Assigned task - Your answer should be the lines below from the one holding "annotated detections (frame 3" through the one holding "common name: blue wildebeest", copied exactly and with nothing else.

Records to use Block Start

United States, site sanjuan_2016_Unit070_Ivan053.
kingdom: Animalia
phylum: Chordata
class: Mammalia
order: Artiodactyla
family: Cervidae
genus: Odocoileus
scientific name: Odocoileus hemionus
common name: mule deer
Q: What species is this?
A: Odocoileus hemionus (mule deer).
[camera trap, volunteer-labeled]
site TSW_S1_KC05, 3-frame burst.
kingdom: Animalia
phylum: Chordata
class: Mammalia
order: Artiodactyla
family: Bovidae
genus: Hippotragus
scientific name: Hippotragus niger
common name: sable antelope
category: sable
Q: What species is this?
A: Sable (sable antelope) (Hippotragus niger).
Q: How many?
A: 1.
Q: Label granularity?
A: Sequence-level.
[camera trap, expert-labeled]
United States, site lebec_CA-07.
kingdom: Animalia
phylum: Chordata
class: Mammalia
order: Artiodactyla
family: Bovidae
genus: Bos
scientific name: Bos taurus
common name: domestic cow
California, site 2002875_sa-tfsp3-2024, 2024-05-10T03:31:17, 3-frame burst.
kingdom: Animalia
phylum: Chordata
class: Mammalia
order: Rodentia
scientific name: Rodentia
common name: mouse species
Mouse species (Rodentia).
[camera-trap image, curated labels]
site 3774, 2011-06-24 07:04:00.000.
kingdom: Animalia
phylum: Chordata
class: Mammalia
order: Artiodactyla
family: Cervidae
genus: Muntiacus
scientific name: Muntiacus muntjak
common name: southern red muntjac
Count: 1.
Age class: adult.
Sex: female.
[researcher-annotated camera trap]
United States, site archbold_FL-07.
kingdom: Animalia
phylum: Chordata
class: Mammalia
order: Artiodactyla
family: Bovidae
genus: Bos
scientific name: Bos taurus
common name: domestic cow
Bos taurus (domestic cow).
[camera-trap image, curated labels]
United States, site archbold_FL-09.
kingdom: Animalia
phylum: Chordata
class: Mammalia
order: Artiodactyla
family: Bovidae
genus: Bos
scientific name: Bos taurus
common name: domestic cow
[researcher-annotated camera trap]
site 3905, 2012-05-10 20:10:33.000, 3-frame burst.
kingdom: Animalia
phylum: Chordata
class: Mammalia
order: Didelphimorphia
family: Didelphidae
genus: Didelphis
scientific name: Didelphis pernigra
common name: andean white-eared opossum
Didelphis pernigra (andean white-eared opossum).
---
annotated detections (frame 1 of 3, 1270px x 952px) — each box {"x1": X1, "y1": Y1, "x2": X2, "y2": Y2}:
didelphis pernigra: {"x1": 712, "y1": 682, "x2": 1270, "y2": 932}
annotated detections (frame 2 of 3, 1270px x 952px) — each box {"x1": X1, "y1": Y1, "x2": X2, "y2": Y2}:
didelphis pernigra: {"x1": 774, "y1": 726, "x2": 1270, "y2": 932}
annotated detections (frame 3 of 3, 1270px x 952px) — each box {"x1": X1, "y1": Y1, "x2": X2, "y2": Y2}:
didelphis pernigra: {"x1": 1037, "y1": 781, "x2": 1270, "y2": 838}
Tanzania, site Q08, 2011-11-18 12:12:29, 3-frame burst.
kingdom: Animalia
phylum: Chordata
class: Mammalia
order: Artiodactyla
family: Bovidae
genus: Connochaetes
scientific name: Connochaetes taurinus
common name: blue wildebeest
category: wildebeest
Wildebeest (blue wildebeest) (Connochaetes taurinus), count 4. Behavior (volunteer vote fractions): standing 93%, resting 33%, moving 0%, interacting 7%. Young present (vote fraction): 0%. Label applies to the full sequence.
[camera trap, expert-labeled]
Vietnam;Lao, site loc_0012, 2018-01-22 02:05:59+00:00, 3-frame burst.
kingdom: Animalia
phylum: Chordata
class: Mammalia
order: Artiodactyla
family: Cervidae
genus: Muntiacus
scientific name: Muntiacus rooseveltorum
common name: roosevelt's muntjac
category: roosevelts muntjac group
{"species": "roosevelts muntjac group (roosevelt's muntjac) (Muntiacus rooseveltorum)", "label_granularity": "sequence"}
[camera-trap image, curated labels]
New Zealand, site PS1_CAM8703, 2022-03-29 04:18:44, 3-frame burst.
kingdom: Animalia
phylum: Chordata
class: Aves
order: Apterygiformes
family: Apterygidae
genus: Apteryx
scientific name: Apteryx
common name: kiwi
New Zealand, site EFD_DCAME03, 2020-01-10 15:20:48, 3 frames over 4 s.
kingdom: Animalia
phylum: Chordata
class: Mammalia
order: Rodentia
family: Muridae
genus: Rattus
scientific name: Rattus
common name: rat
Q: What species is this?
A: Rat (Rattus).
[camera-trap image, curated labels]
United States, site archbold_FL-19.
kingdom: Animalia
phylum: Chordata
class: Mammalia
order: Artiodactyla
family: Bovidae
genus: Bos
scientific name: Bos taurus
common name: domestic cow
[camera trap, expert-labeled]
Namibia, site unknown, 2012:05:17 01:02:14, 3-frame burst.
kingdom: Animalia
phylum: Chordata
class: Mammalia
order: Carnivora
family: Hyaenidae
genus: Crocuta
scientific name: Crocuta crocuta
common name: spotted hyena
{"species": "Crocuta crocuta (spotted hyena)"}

Records to use Block End

Result below -
annotated detections (frame 3 of 3, 1270px x 952px) — each box {"x1": X1, "y1": Y1, "x2": X2, "y2": Y2}:
didelphis pernigra: {"x1": 1037, "y1": 781, "x2": 1270, "y2": 838}
Tanzania, site Q08, 2011-11-18 12:12:29, 3-frame burst.
kingdom: Animalia
phylum: Chordata
class: Mammalia
order: Artiodactyla
family: Bovidae
genus: Connochaetes
scientific name: Connochaetes taurinus
common name: blue wildebeest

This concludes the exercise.